Spells for Forgetting(57)







Thirty-Three


    EMERY


The trees hid the scars well.

I climbed to the top of the ladder with the cloth sack draped over one shoulder, ducking through the branches. From this high up, you could hardly tell where the fire had blown through the orchard. But I could still remember the blackness of the earth where the flames had been. The smell that had hung in the air afterward.

It had been a beautiful day on the island. I remember that, because I remember the dappled light on the lawn in front of the school during graduation. But hours later, a single wind rolled over the sea ahead of the oncoming storm. It crashed up the bluff before tearing through the orchard and when it found the weakened branch on one of the oldest trees, the glass lantern fell.

By all accounts, the town shouldn’t have survived it. The annual tradition of riding the ferry to the island each fall was overshadowed by the news coverage of a dead girl, and there wasn’t much reason to visit when the orchard was closed. It had taken years, but the new trees did grow. The ferries returned. And Saoirse went right on living.

I wedged the heel of my boot into the crevice between branches so I could reach higher. The apples on the topmost branches were always left behind by the tourists, but we would make use of them in preserves and jams and vinegars that would be sold through spring and summer in the shops.

Every year, the orchard called for volunteers to help wrap up the last of the season’s work and every year, we answered. Closing up the farm was a responsibility that stretched beyond the payroll. It was something we all did—together.

I yanked another apple from the branch and dropped it into the sack. My fingers were already numb and I’d left my gloves in the truck, but the day was colder than expected. By nightfall, when all the clearing and pruning was done, there would be supper and mulled wine at the orchard house. I’d been dreading it for days.

I’d come because I was expected to, and because I didn’t need to give anyone more reason to talk. But it had already begun—the watching. The wondering. And someone had already taken matters into their own hands by setting fire to Eloise’s truck.

August was right. No one had come. The phone at the marshal’s office had gone unanswered each time I called it, and I imagined my uncle at his desk, watching it ring as he sipped whiskey from his coffee cup. The thought made me tremble.

I didn’t want to think about the possibility that Jake had set the fire himself, but I knew my uncle wasn’t exactly the upstanding marshal that outsiders might expect him to be. I had a hard time believing that my dad would have set a fire when he bore the scars of one. But Dutch…

The front page of the Saoirse Journal was plastered with a photo of the blackened truck that sat in front of the Salt cottage, and by now everyone on the island would have heard about it. But this wasn’t the random spark of a bonfire gone rogue or a discarded cigarette butt. Someone had set that fire. And they may have also stolen the letter.

I’d gone out in my wellies and nightgown as soon as it was light enough to see, searching the yard, the garden, the ditch that stretched along the side of the road.

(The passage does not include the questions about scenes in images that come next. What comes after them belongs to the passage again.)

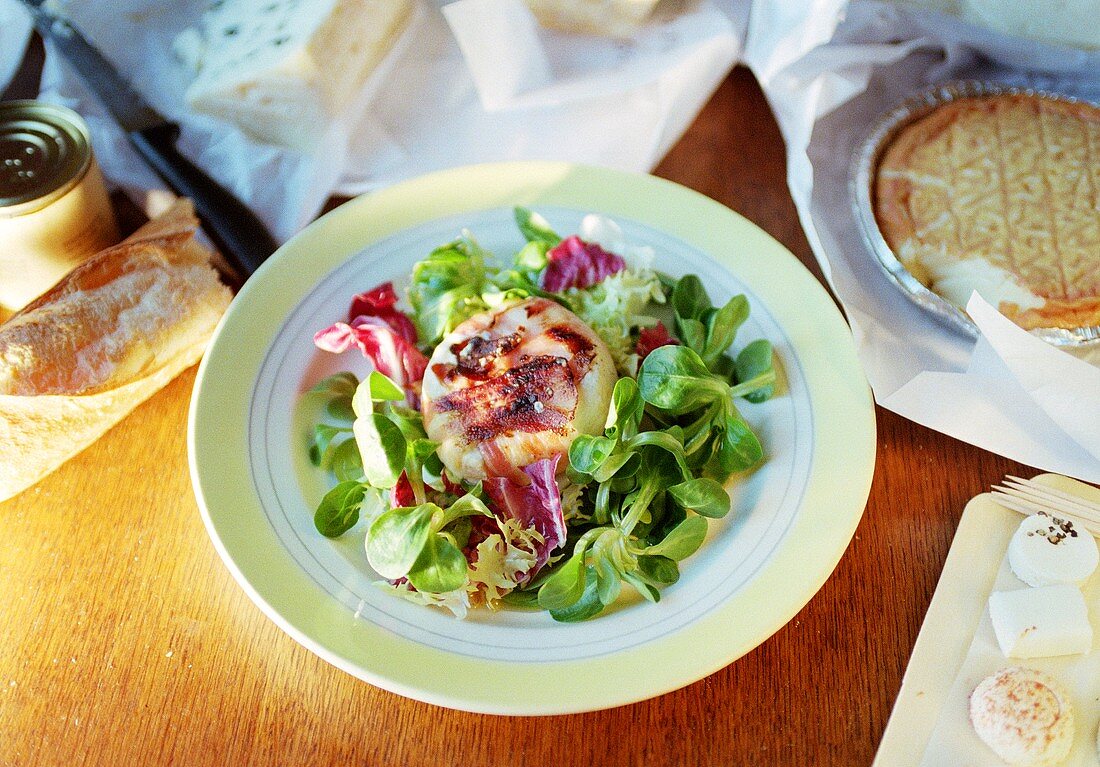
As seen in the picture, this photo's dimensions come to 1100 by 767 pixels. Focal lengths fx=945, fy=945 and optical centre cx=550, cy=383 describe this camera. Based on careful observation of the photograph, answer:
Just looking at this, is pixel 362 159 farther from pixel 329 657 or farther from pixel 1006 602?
pixel 1006 602

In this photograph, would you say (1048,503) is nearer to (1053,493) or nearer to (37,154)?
(1053,493)

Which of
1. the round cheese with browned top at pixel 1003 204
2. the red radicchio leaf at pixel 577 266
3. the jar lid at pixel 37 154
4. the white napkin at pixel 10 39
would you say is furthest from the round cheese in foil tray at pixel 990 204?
the white napkin at pixel 10 39

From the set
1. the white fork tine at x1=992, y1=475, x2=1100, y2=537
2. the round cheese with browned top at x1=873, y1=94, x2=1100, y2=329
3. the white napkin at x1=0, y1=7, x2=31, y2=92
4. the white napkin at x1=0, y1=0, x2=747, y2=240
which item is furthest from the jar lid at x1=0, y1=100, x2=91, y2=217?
the white fork tine at x1=992, y1=475, x2=1100, y2=537

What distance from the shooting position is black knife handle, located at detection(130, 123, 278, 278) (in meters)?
1.54

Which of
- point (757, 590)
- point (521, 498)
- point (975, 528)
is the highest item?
point (521, 498)

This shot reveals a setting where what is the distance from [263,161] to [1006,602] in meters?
1.35

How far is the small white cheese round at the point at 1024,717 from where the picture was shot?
1.00 meters

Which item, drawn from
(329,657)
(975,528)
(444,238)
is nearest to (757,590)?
(975,528)

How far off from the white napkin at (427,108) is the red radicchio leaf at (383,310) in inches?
14.0

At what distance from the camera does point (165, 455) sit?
1.38 m

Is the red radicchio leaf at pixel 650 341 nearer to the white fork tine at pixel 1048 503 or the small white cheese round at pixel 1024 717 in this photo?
the white fork tine at pixel 1048 503

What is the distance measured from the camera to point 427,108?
5.88ft

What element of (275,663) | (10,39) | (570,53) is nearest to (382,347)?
(275,663)

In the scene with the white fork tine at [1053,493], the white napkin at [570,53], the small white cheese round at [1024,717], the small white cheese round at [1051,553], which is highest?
the white napkin at [570,53]
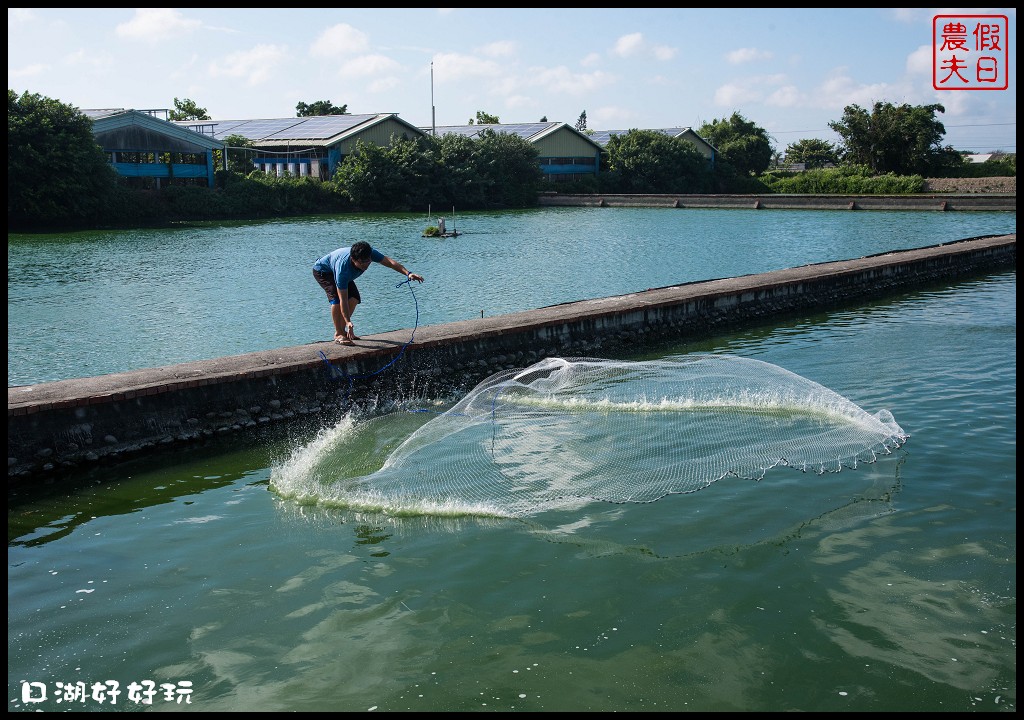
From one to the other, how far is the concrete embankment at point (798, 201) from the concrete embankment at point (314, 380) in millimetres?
36247

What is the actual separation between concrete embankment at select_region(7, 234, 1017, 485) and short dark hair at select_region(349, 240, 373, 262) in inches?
45.8

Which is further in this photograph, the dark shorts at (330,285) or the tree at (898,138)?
the tree at (898,138)

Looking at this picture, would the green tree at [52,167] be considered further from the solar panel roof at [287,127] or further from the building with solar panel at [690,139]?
the building with solar panel at [690,139]

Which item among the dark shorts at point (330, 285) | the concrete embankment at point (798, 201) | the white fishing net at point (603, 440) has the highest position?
the concrete embankment at point (798, 201)

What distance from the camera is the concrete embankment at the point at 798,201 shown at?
46.5m

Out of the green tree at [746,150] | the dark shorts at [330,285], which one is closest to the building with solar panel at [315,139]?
the green tree at [746,150]

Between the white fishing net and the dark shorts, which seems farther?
the dark shorts

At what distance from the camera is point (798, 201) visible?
52625mm

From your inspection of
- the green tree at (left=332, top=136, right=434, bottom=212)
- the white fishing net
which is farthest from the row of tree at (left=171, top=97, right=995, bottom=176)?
the white fishing net

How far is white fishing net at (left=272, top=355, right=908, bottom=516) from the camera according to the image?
7.00m

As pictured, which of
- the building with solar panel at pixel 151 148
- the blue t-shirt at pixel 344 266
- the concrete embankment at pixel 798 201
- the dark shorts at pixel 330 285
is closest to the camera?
the blue t-shirt at pixel 344 266

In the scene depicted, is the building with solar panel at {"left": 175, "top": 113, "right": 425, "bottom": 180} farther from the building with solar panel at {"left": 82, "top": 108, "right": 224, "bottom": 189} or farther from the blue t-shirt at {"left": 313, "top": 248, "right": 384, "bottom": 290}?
the blue t-shirt at {"left": 313, "top": 248, "right": 384, "bottom": 290}

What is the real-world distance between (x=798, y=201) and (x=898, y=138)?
14921mm

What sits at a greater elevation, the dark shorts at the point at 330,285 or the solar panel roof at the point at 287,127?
the solar panel roof at the point at 287,127
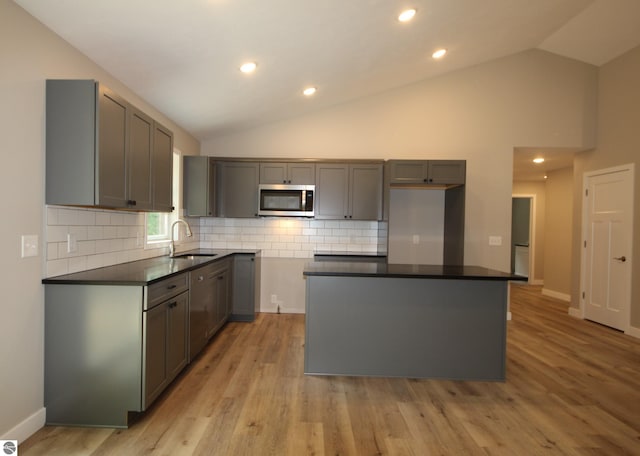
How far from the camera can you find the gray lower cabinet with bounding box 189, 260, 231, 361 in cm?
309

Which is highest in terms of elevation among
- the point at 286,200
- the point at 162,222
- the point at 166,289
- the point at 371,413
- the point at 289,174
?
the point at 289,174

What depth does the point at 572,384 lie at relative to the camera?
297cm

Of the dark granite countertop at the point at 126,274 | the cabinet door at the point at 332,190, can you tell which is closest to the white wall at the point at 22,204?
the dark granite countertop at the point at 126,274

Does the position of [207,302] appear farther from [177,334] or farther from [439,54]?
[439,54]

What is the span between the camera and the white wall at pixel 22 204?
1901mm

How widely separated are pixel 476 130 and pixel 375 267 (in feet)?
9.91

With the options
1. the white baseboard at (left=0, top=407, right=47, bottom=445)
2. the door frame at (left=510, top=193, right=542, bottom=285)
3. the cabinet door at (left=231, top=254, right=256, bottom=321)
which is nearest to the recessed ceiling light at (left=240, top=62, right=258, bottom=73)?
the cabinet door at (left=231, top=254, right=256, bottom=321)

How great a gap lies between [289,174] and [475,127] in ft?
8.93

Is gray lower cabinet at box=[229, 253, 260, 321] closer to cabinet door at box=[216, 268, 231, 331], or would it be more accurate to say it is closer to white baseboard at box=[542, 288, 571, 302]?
cabinet door at box=[216, 268, 231, 331]

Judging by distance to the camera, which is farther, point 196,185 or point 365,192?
point 365,192

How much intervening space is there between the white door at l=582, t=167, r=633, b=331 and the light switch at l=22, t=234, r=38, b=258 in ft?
20.1

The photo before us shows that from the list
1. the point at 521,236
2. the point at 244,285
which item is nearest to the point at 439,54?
the point at 244,285

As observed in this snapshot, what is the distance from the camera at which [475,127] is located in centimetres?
500

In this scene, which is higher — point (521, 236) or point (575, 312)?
point (521, 236)
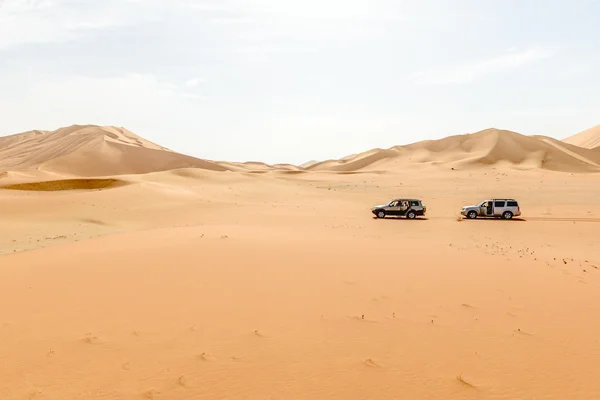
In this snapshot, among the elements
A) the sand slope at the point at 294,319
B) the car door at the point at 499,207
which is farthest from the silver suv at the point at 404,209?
the sand slope at the point at 294,319

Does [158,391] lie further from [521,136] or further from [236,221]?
[521,136]

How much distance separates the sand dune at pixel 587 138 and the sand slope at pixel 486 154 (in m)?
38.2

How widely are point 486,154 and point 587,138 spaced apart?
289 feet

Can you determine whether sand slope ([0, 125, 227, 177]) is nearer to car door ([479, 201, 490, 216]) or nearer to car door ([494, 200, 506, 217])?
car door ([479, 201, 490, 216])

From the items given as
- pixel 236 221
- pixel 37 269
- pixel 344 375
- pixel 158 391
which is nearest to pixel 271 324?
pixel 344 375

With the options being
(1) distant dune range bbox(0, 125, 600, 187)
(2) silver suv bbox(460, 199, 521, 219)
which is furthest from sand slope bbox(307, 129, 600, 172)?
(2) silver suv bbox(460, 199, 521, 219)

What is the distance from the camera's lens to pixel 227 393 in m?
4.71

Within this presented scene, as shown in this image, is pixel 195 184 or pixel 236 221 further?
pixel 195 184

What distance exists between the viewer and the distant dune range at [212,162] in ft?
258

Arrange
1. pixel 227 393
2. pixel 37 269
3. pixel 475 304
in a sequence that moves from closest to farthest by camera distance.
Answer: pixel 227 393 < pixel 475 304 < pixel 37 269

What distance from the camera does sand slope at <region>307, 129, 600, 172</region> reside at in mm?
79875

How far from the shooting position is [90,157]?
83125 millimetres

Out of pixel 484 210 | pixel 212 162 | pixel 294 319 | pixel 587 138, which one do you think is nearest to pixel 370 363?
pixel 294 319

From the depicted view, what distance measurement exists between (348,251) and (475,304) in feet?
16.6
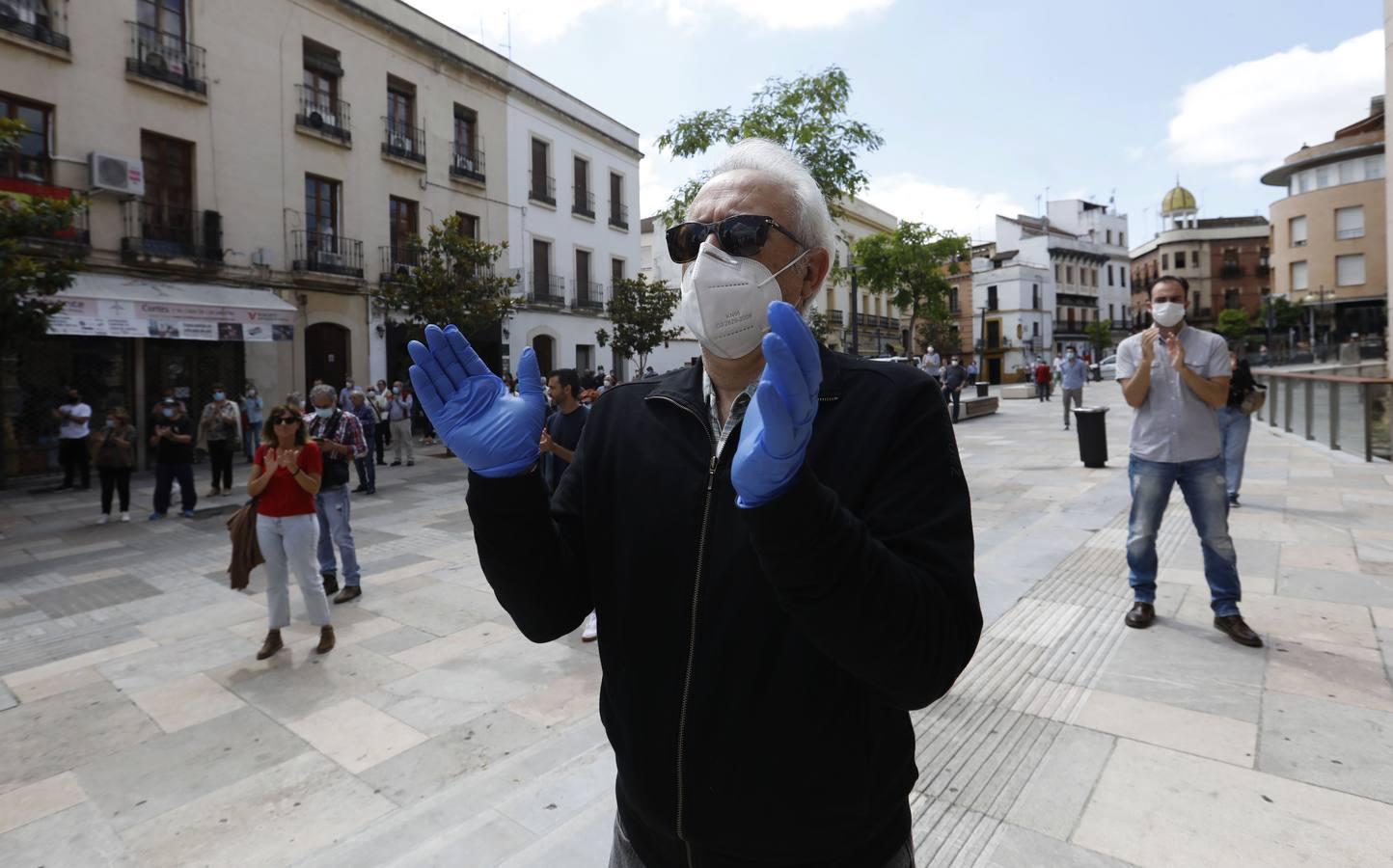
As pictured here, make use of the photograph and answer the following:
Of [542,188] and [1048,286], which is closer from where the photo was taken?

I couldn’t remember setting the letter down. I’d had it in my hand and then I didn’t. I told myself that the wind could have blown it out the front door. That it could have skipped down the road in the pouring rain and if it had, there was no way it survived the storm that blew over the island throughout the night. If anyone found it, it would be no more than a smear of white pulp in the dirt.

But there was a tingle over my skin as I peered through the branches of the apple tree, studying the faces I’d known all my life. More disturbing than the idea of any of them being responsible was the fact that I could believe it.

“Em.”

I jerked, catching myself on the limb overhead as I looked down between my feet. Dutch stood at the bottom of the ladder, my gloves clutched in his hand.

My breath fogged in the air as I regained my balance, and I tried to slow my racing pulse. “Hey.”

He took hold of the ladder, and I hesitated before I climbed down with the weight of the apples pulling at my hip. When I reached the ground, he lifted the bag from my shoulder, handing me the gloves. “Saw them sitting on the seat in the truck.”

I took them, sliding my hands into each one as he watched me. “Thanks.”

Dutch looked more like himself than he had in days, and I wondered if it was being in the orchard that did it. Here, he was in charge. He controlled things.

“I finally got a call from the city,” he said. “The glass for the window will be here Friday.”

I nodded, looking for the anger that had been in his eyes the night I went to see Nixie. But it wasn’t there now.

He stepped past me, setting the hat back on his head as he walked toward the end of the row. I swallowed hard, changing my mind several times before I finally said it. “Dutch?”

He stopped, turning back. “Yeah?”

His eyes had an open look to them. A hopeful one. He was waiting for me to close the space between us.

“Were you at the house the other night?” I asked.

“What?”

“Two nights ago. Did you come by?”

Dutch’s eyes narrowed as he shifted from one foot to the other. “Are you serious?”

I stared at him, clenching my teeth so hard that my jaw ached. I wanted him to deny it.